The body of a penguin is designed to allow them to move with ease in the water. They also live on land and they are able to walk upright. They rely on their flippers and tail to help them stay balanced. The black and white coloration of penguins has a distinct purpose for protecting them in the water. The dark color makes it harder for them to be noticed by any predators that could be above them.

They also feature a white belly, and this helps them to blend in well from below. A predator looking up at them may believe they are just seeing a water reflection rather than a potential meal. Depending on the species of penguin, they could also feature red, yellow, and other colors on their bodies.

The larger species are known to dive very deep in the water to find food. Smaller species of penguins also dive, but not to the same depths. They consume krill, crustaceans, fish, and squid. The size and shape of the bill for any given species depends on what their main diet consists of. All species swallow their food whole. They have spiny rear directed elements that help them to easily swallow it.

Molting takes place at least once a year for the penguins. This involves them losing old feathers and new ones coming in. The new push out the old so they can look very different during that transition. As the molting process occurs, they will fast and remain on land. They don’t have enough insulation to go into the water for food until all of the new feathers have emerged. They have layers of fat that they survive on until they can return to the water for food.

Penguins on the MoveCommunication is a big part of life for penguins, and they are the most social species of all birds. They use a variety of vocalizations to attract a mate, to identify their mate, to warn of dangers, and to communicate with mates and their young. Colonies can become very large and noisy. Since they look alike, they use these methods of communication to help them daily.

Penguins live in colonies and that helps them to be safe. They may spend time alone hunting or in a given area on land. However, they are collectively part of a very large colony. There is a hierarchy there that can be complex but it works very well for them.

At times, the penguins may look silly – twisting and turning their bodies. This is part of the preening process which involves them taking oil from the tail with their bill and spreading it on their features. This ensures that the features remain waterproof and provide them the level of insulation that they require.

There are quite a few variables in place for penguins when it comes to mating. The age of maturity can range from 3 to 8 depending on species and location. There also different types of courting and rituals among different species. It is common in many colonies for the same couple to mate each year.

The males help to take care of the eggs, to help with feeding and raising the young, and to protect them.

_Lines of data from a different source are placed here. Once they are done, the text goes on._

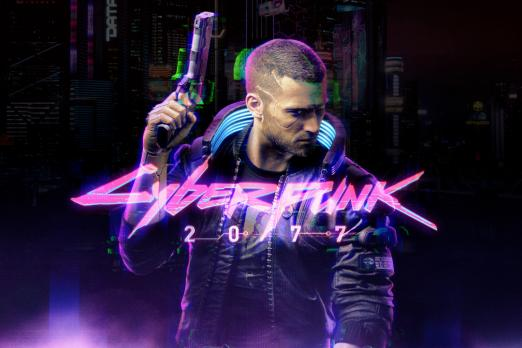 Cyberpunk 2077 On Switch Unlikely To Happen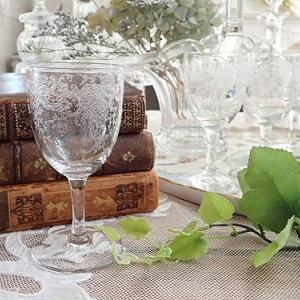 ★☆ 大人の休日はサンルイグラスで乾杯☆ ★☆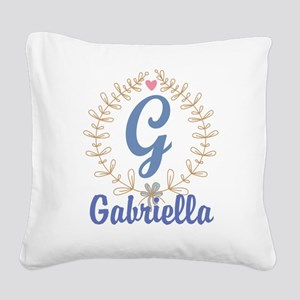 G Monogram Wreath Custom Gift Square Canvas Pillow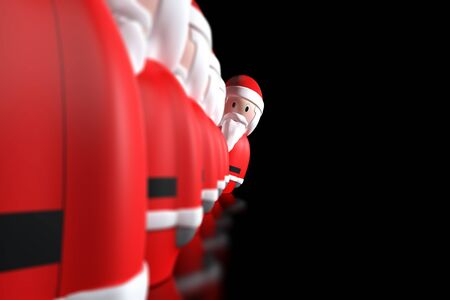 displaced: A Santa Claus aligned in a row is displaced to watch ahead on a black background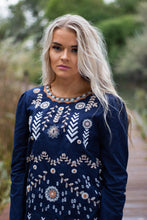 Load image into Gallery viewer, Emery embroidered top - navy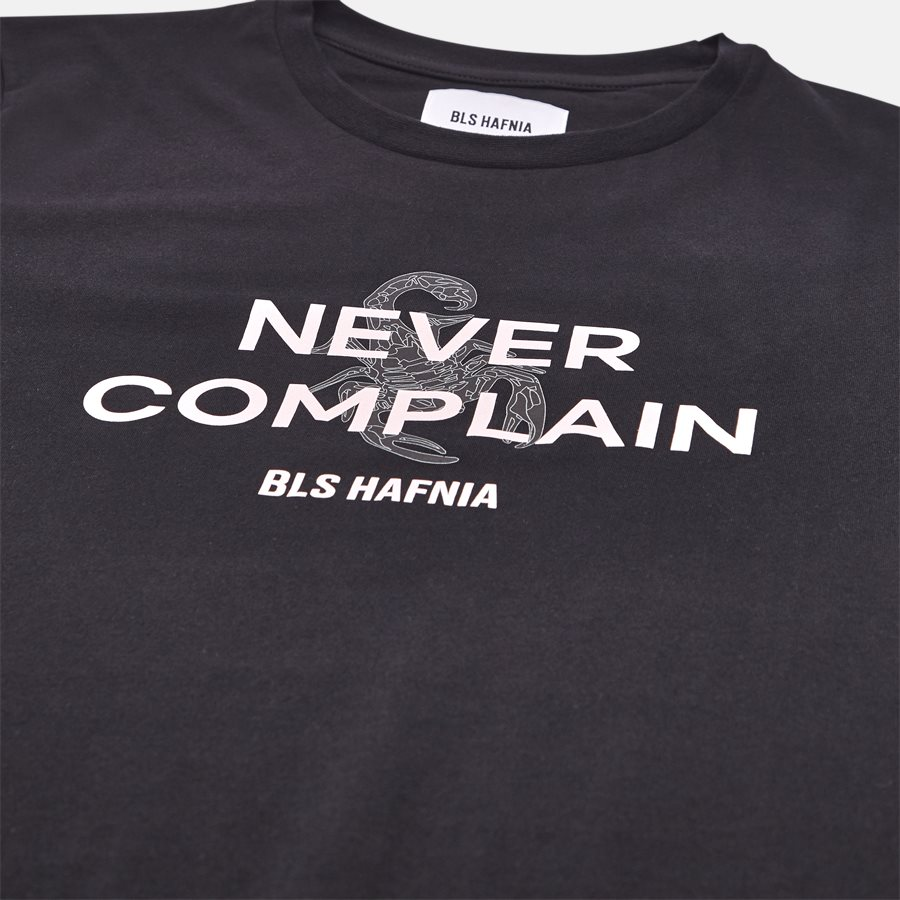 NEVER COMPLAIN T-SHIRT - T-shirt - T-shirts - Regular fit - BLACK - 3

They are very hands on but the majority of the caretaking is completed by the females of the colony. Most of the time there is only one egg that a female will lay after mating. The size of the egg depends on the species. When there are two eggs, the second chick will almost always die.

There are conservation efforts in place to help protect penguins from harm. This includes securing some of the beach locations where they gather and where they lay their eggs. Keeping the water free from pollution is also very important. Penguins seem to do very well in captivity as long as they aren’t isolated. They need the social interactions with others to be able to thrive.